When to Use BOCPD

Bayesian Online Changepoint Detection is most effective when you need probabilistic, real-time detection of regime shifts with calibrated uncertainty. This section contrasts BOCPD with other popular approaches.

Suitable Scenarios

  • Streaming/online monitoring – data arrive sequentially and decisions must be made on the fly (manufacturing sensors, telemetry, trading).

  • Piecewise-stationary processes – each regime can be modelled by a conjugate likelihood–prior pair from Conjugate Priors.

  • Low-latency alerts – changepoint probabilities \(P(r_t=0 \mid x_{1:t})\) provide interpretable confidence scores.

  • Limited data per segment – the Bayesian update works even with very few samples because the prior supplies regularisation.

Less Suitable Scenarios

  • Gradual drift – if changes are smooth rather than abrupt, methods such as Kalman filters or Prophet’s trend components may be preferable. There are extensions to BOCPD that handle gradual changes, but they are not implemented in Fast-BOCPD yet (e.g. different prior/hazard models).

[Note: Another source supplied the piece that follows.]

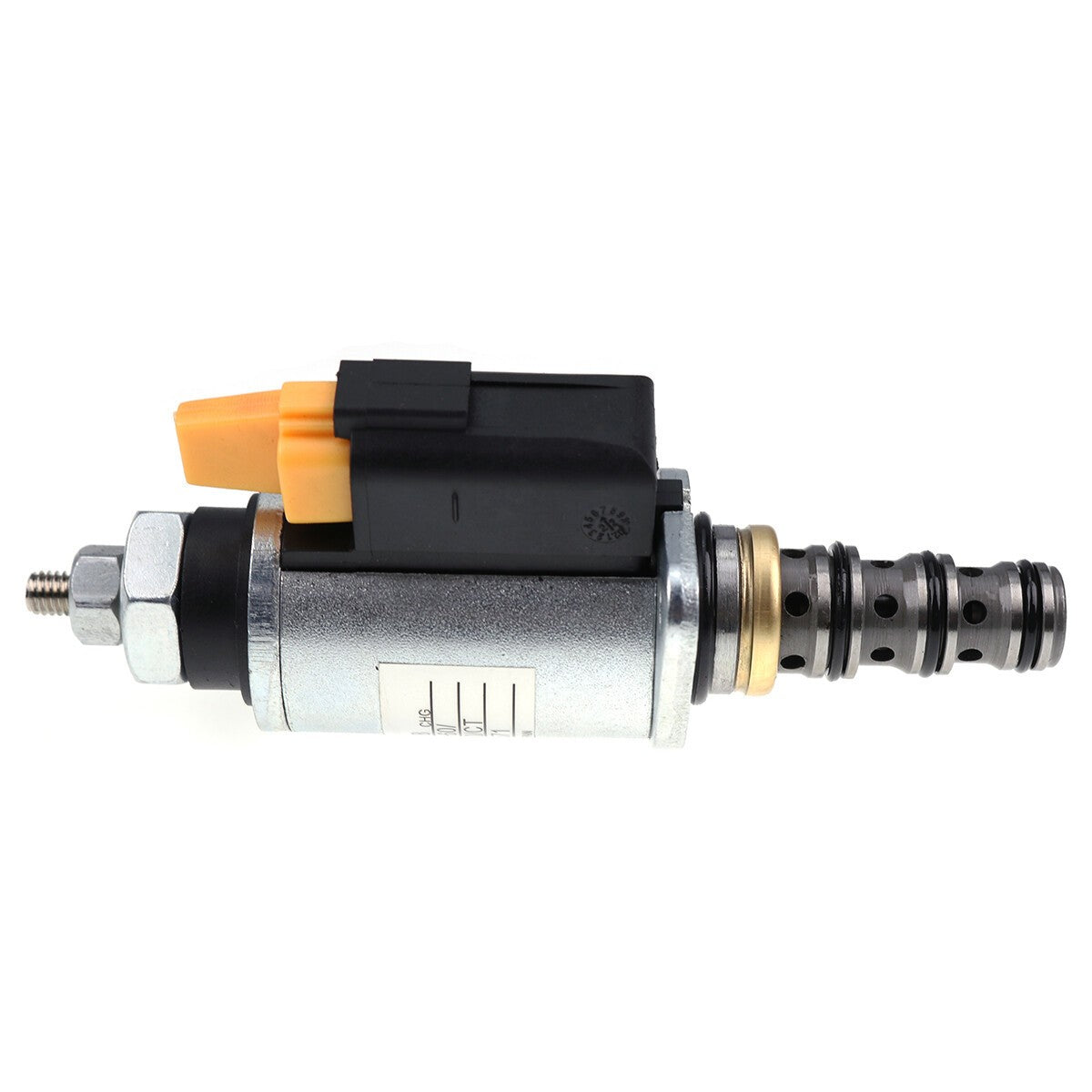 Valve GP-Solenoid 457-9878 for Caterpillar 312F 313F 314F 315F 316F 318F 320 CAT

  • Very high-dimensional observations – the current observation models are univariate; multivariate extensions demand custom conjugate pairs.

Comparison to Other Methods

Method

Strengths

Limitations vs BOCPD

CUSUM / Page-Hinkley

Simple, few parameters, O(1) memory

Tailored to mean shifts, requires handcrafted thresholds, no posterior

Prophet / ARIMA

Captures seasonality, trend, regressors

Not changepoint detectors per se; changepoints are model components, not probabilistic events

ruptures

Rich offline algorithms, many cost functions, visual tools

Batch only; recomputes from scratch when new data arrive

promised-ai / dtolpin BOCD

Bayesian online detection in other languages

Slower throughput (see Competitor Comparison)

HMMs / Switching Kalman filters

Explicit latent-state models, handle dependence

Require predefined number of states and transition matrices

Implementation Mapping

  • Observation models correspond to the likelihood/prior choices in the conjugate derivation. Users pick a class such as GaussianNIG or PoissonGamma rather than specifying raw pdfs.

  • Hazard functions encapsulate the gap distribution; the current ConstantHazard class matches the geometric prior used in the theory.

  • OutputsBOCPD.update returns both the full posterior \(P(r_t \mid x_{1:t})\) and \(P(r_t=0 \mid x_{1:t})\). These probabilities can drive downstream alerting or feed into tools like OnlineChangeDetector (see API Reference).

If your application matches the assumptions above and you need calibrated, online decisions, Fast-BOCPD provides an efficient, theoretically grounded solution. For purely offline retrospective analysis or models with strong seasonality, use BOCPD in combination with other techniques (e.g. detrend with ARIMA, then apply BOCPD to residuals).